(Source records)

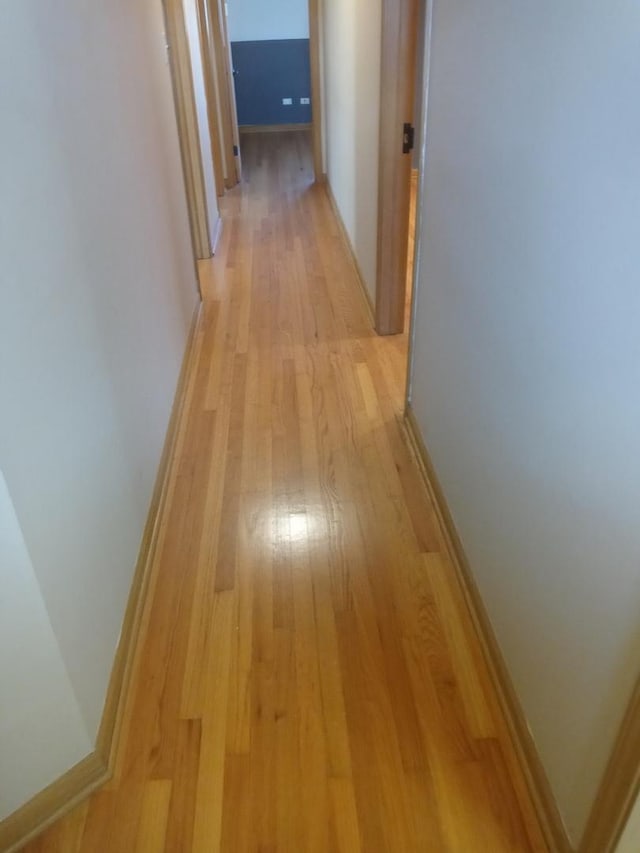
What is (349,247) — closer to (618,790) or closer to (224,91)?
(224,91)

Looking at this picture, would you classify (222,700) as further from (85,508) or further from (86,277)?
(86,277)

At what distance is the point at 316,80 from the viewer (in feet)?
17.8

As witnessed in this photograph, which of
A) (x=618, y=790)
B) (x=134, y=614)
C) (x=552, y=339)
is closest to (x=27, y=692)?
(x=134, y=614)

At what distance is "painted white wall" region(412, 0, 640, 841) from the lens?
95 cm

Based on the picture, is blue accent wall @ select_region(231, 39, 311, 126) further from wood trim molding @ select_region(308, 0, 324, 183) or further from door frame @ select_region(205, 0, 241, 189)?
wood trim molding @ select_region(308, 0, 324, 183)

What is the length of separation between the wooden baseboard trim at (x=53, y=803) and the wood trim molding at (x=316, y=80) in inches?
210

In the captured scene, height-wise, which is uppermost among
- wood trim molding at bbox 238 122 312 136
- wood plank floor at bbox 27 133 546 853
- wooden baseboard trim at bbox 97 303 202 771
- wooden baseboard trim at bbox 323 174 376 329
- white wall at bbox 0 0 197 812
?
white wall at bbox 0 0 197 812

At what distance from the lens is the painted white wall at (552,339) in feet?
3.13

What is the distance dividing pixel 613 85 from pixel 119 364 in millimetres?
1376

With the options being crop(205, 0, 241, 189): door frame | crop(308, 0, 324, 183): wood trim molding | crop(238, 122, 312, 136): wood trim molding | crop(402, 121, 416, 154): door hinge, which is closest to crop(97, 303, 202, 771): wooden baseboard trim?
crop(402, 121, 416, 154): door hinge

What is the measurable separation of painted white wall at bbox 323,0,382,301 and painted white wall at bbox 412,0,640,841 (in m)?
1.29

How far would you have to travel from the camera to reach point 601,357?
1009 mm

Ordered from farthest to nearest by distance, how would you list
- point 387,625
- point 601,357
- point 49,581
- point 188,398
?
1. point 188,398
2. point 387,625
3. point 49,581
4. point 601,357

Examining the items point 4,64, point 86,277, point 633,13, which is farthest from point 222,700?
point 633,13
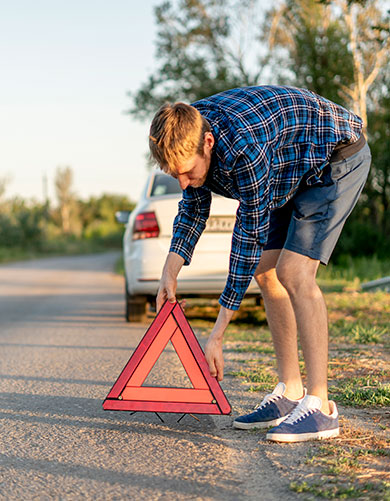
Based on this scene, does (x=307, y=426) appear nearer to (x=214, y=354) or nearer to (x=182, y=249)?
(x=214, y=354)

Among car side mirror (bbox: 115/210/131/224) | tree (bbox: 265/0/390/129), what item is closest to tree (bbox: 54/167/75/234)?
tree (bbox: 265/0/390/129)

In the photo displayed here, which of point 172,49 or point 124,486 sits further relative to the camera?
point 172,49

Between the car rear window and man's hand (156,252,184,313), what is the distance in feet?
12.2

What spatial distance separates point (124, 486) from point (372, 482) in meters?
0.93

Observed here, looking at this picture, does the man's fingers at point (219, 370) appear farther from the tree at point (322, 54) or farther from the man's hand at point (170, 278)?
the tree at point (322, 54)

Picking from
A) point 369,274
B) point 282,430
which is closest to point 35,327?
point 282,430

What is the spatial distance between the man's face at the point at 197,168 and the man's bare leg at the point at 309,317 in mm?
606

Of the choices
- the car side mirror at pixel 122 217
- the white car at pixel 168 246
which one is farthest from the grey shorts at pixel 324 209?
the car side mirror at pixel 122 217

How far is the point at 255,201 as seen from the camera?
2818 millimetres

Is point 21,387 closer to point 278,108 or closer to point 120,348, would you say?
point 120,348

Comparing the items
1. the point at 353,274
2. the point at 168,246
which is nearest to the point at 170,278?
the point at 168,246

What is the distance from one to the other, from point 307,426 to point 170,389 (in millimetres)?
724

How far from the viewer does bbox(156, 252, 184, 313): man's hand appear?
3.27m

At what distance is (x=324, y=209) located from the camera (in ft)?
10.2
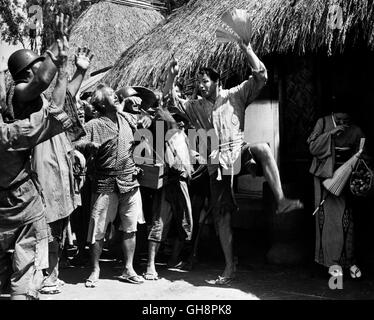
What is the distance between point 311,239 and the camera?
558cm

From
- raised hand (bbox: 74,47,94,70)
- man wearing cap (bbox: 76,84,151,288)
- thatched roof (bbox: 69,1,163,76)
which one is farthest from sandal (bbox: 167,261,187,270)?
thatched roof (bbox: 69,1,163,76)

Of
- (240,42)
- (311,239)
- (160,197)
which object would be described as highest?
(240,42)

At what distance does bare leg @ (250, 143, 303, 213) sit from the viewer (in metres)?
5.20

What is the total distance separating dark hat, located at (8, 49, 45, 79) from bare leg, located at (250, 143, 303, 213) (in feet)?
7.75

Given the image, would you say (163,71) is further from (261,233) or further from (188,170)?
(261,233)

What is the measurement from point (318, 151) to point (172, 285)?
189 centimetres

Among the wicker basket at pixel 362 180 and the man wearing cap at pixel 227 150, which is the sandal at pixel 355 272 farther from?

(What is required) Quote, word for word and nothing more, every line from the line with "What spatial distance" to the end of the entries, including both ends; skip any pictures.

(Expected answer)
What spatial distance separates point (124, 486) from point (372, 482) in meters?
0.93

Observed here, looking at this picture, does the man's fingers at point (219, 370) appear farther from the tree at point (322, 54) or farther from the man's hand at point (170, 278)?
the tree at point (322, 54)

Picking from
A) point 369,274
B) point 282,430
which is closest to point 35,327?
point 282,430

What is the spatial distance between the man's face at the point at 197,168 and the man's bare leg at the point at 309,317 in mm?
606

Of the choices
- the car side mirror at pixel 122 217
- the white car at pixel 168 246
which one is farthest from the grey shorts at pixel 324 209?
the car side mirror at pixel 122 217

How far is the point at 255,201 as seen from the camera?
2818 millimetres

Is point 21,387 closer to point 278,108 or closer to point 120,348, would you say?
point 120,348

Comparing the items
1. the point at 353,274
2. the point at 168,246
which is nearest to the point at 170,278?
the point at 168,246

What is the distance from one to the other, from point 307,426 to point 170,389 (in millimetres)?
724

How far from the viewer does bbox(156, 252, 184, 313): man's hand appear?
3.27m

At what distance is (x=324, y=209) located from the camera (in ft)?
10.2
What is the distance between point 311,239 and the camera?
558cm

From
- raised hand (bbox: 74,47,94,70)
- man wearing cap (bbox: 76,84,151,288)
- thatched roof (bbox: 69,1,163,76)
which one is farthest from sandal (bbox: 167,261,187,270)?
thatched roof (bbox: 69,1,163,76)

Of
- (240,42)
- (311,239)
- (160,197)
which object would be described as highest?
(240,42)

At what distance does bare leg @ (250, 143, 303, 213) sit from the viewer (in metres)?
5.20

What is the total distance separating dark hat, located at (8, 49, 45, 79) from bare leg, located at (250, 143, 303, 213) (in feet)?
7.75

Given the image, would you say (163,71) is further from (261,233) or further from (188,170)?
(261,233)

What is the measurement from point (318, 151) to point (172, 285)?
189 centimetres

Among the wicker basket at pixel 362 180 and the man wearing cap at pixel 227 150, which is the sandal at pixel 355 272 farther from?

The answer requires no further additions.